[Aim]: Transcribe the full listing below exactly.
───── Supplied records ─────
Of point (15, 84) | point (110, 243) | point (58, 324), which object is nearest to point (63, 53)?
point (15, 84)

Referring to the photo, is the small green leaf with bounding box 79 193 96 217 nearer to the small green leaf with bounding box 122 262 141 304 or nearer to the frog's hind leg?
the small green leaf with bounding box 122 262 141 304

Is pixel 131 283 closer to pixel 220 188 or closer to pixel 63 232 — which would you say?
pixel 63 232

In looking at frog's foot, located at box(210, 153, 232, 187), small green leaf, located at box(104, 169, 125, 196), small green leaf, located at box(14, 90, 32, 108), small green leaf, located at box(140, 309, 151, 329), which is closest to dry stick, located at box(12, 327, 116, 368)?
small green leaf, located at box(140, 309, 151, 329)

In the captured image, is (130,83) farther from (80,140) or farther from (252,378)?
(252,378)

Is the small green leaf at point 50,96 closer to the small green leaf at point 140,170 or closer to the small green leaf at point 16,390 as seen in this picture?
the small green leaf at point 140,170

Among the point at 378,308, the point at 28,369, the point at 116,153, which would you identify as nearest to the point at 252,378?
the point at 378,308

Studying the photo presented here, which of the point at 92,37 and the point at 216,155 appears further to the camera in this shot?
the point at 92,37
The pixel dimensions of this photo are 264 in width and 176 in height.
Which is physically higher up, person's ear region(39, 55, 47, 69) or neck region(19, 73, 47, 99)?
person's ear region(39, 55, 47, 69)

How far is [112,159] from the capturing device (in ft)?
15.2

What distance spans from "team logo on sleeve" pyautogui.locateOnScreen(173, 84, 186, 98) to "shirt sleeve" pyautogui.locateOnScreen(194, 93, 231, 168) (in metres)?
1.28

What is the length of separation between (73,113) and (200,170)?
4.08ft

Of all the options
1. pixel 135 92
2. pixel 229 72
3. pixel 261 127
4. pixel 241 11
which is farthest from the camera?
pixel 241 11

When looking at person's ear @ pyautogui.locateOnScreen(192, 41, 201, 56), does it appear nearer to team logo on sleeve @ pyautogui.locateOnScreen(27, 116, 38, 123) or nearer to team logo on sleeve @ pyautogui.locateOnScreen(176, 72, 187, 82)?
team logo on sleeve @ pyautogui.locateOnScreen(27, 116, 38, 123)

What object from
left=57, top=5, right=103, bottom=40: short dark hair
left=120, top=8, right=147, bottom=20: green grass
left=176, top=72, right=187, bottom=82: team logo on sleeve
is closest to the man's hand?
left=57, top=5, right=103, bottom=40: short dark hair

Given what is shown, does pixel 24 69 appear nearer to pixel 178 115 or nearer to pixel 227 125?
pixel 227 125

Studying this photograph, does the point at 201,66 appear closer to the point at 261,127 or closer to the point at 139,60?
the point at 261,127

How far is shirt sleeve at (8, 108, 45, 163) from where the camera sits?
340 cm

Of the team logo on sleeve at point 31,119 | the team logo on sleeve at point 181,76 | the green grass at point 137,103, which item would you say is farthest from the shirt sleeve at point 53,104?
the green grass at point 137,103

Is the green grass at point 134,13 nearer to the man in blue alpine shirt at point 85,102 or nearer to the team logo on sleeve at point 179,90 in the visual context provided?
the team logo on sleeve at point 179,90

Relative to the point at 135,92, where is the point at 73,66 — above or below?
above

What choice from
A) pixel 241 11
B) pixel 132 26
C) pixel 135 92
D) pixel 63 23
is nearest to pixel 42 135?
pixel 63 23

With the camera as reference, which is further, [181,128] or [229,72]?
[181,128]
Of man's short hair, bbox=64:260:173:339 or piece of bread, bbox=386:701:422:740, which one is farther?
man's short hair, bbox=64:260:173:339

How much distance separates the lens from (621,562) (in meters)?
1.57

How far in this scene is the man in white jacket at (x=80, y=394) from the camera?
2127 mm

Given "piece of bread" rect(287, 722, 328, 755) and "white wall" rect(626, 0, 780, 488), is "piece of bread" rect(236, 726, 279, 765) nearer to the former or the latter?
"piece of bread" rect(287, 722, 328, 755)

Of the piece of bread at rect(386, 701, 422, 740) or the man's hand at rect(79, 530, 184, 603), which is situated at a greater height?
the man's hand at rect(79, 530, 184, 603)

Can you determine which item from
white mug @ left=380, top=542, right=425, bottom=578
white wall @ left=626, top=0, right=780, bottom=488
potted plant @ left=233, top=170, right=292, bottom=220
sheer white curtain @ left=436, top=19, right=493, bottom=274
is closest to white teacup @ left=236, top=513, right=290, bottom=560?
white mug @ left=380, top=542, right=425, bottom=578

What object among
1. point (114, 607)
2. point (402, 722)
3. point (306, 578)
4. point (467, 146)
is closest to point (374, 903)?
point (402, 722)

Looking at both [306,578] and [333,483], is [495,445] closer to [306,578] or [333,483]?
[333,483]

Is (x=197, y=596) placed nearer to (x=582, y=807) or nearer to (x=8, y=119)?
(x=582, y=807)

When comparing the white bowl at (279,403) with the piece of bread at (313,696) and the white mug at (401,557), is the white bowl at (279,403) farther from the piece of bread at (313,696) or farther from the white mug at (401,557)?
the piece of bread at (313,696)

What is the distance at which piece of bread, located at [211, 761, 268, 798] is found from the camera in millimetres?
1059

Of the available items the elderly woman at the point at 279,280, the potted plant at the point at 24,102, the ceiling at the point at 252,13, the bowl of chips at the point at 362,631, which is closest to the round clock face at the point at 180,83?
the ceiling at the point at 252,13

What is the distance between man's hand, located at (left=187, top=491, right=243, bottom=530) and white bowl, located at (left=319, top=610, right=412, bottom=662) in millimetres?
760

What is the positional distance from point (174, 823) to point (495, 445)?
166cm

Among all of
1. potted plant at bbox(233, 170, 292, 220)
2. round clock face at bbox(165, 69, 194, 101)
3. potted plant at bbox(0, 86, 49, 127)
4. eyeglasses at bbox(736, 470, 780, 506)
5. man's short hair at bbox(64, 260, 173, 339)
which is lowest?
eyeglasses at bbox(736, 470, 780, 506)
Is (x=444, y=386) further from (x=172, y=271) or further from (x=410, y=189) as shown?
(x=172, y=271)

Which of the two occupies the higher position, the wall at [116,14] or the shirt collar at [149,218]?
─────
[Final answer]:
Of point (15, 84) | point (110, 243) | point (58, 324), which object is nearest to point (63, 53)?
point (15, 84)

Referring to the photo, is the small green leaf with bounding box 79 193 96 217 nearer to the small green leaf with bounding box 122 262 141 304 or nearer to the frog's hind leg?
the small green leaf with bounding box 122 262 141 304

Is pixel 131 283 closer to pixel 220 188 or closer to pixel 63 232 — which would you say?
pixel 63 232

In looking at frog's foot, located at box(210, 153, 232, 187), small green leaf, located at box(104, 169, 125, 196), small green leaf, located at box(14, 90, 32, 108), small green leaf, located at box(140, 309, 151, 329), which is closest to dry stick, located at box(12, 327, 116, 368)?
small green leaf, located at box(140, 309, 151, 329)

In the captured image, is (130,83) farther from (80,140) or farther from (252,378)?
(252,378)

Is the small green leaf at point 50,96 closer to the small green leaf at point 140,170 or closer to the small green leaf at point 16,390 as seen in this picture?
the small green leaf at point 140,170

Among the point at 378,308, the point at 28,369, the point at 116,153, which would you identify as nearest to the point at 252,378?
the point at 378,308

Studying the photo presented here, which of the point at 92,37 and the point at 216,155 appears further to the camera in this shot?
the point at 92,37
The pixel dimensions of this photo are 264 in width and 176 in height.
Which is physically higher up, person's ear region(39, 55, 47, 69) or neck region(19, 73, 47, 99)?
person's ear region(39, 55, 47, 69)

How far is [112,159] from the capturing device (in ft)?
15.2

What distance spans from "team logo on sleeve" pyautogui.locateOnScreen(173, 84, 186, 98) to "shirt sleeve" pyautogui.locateOnScreen(194, 93, 231, 168) (in metres)?
1.28

What is the length of separation between (73,113) and (200,170)?
4.08ft

Of all the options
1. pixel 135 92
2. pixel 229 72
3. pixel 261 127
4. pixel 241 11
which is farthest from the camera?
pixel 241 11

When looking at person's ear @ pyautogui.locateOnScreen(192, 41, 201, 56), does it appear nearer to team logo on sleeve @ pyautogui.locateOnScreen(27, 116, 38, 123) or nearer to team logo on sleeve @ pyautogui.locateOnScreen(176, 72, 187, 82)?
team logo on sleeve @ pyautogui.locateOnScreen(27, 116, 38, 123)

What object from
left=57, top=5, right=103, bottom=40: short dark hair
left=120, top=8, right=147, bottom=20: green grass
left=176, top=72, right=187, bottom=82: team logo on sleeve
is closest to the man's hand?
left=57, top=5, right=103, bottom=40: short dark hair

Given what is shown, does pixel 24 69 appear nearer to pixel 178 115 or nearer to pixel 227 125?
pixel 227 125

Studying this photograph, does the point at 201,66 appear closer to the point at 261,127 or closer to the point at 139,60?
the point at 261,127

How far is shirt sleeve at (8, 108, 45, 163) from where the camera sits?
340 cm

Of the team logo on sleeve at point 31,119 | the team logo on sleeve at point 181,76 | the green grass at point 137,103, which item would you say is farthest from the shirt sleeve at point 53,104?
the green grass at point 137,103

Is the green grass at point 134,13 nearer to the man in blue alpine shirt at point 85,102 or nearer to the team logo on sleeve at point 179,90 in the visual context provided?
the team logo on sleeve at point 179,90

Relative to the point at 135,92, where is the point at 73,66 — above or below?
above

What choice from
A) pixel 241 11
B) pixel 132 26
C) pixel 135 92
D) pixel 63 23
is nearest to pixel 42 135?
pixel 63 23

With the camera as reference, which is further, [181,128] or [229,72]?
[181,128]
Of man's short hair, bbox=64:260:173:339 or piece of bread, bbox=386:701:422:740, which one is farther?
man's short hair, bbox=64:260:173:339

How much distance separates the lens from (621,562) (in meters)?
1.57

How far in this scene is the man in white jacket at (x=80, y=394) from the camera?
2127 mm

Given "piece of bread" rect(287, 722, 328, 755) and "white wall" rect(626, 0, 780, 488), is "piece of bread" rect(236, 726, 279, 765) nearer to the former or the latter?
"piece of bread" rect(287, 722, 328, 755)

Of the piece of bread at rect(386, 701, 422, 740) or the man's hand at rect(79, 530, 184, 603), which is situated at a greater height?
the man's hand at rect(79, 530, 184, 603)

Can you determine which item from
white mug @ left=380, top=542, right=425, bottom=578
white wall @ left=626, top=0, right=780, bottom=488
potted plant @ left=233, top=170, right=292, bottom=220
sheer white curtain @ left=436, top=19, right=493, bottom=274
is closest to white teacup @ left=236, top=513, right=290, bottom=560?
white mug @ left=380, top=542, right=425, bottom=578

What object among
1. point (114, 607)
2. point (402, 722)
3. point (306, 578)
4. point (467, 146)
is closest to point (374, 903)?
point (402, 722)

Looking at both [306,578] and [333,483], is [495,445] closer to [306,578] or [333,483]?
[333,483]

Is (x=197, y=596) placed nearer to (x=582, y=807) or nearer to (x=8, y=119)?
(x=582, y=807)

When comparing the white bowl at (279,403) with the piece of bread at (313,696) and the white mug at (401,557), is the white bowl at (279,403) farther from the piece of bread at (313,696) or farther from the white mug at (401,557)?
the piece of bread at (313,696)

What is the distance at which piece of bread, located at [211, 761, 268, 798] is found from the camera in millimetres?
1059

Of the available items the elderly woman at the point at 279,280, the potted plant at the point at 24,102, the ceiling at the point at 252,13, the bowl of chips at the point at 362,631, which is closest to the round clock face at the point at 180,83?
the ceiling at the point at 252,13

What is the distance between man's hand, located at (left=187, top=491, right=243, bottom=530) and white bowl, located at (left=319, top=610, right=412, bottom=662) in millimetres?
760

What is the positional distance from point (174, 823) to point (495, 445)?
166cm

Among all of
1. potted plant at bbox(233, 170, 292, 220)
2. round clock face at bbox(165, 69, 194, 101)
3. potted plant at bbox(0, 86, 49, 127)
4. eyeglasses at bbox(736, 470, 780, 506)
5. man's short hair at bbox(64, 260, 173, 339)
which is lowest?
eyeglasses at bbox(736, 470, 780, 506)
Is (x=444, y=386) further from (x=172, y=271) or further from (x=410, y=189) as shown?
(x=172, y=271)

Which of the two occupies the higher position, the wall at [116,14] or the shirt collar at [149,218]?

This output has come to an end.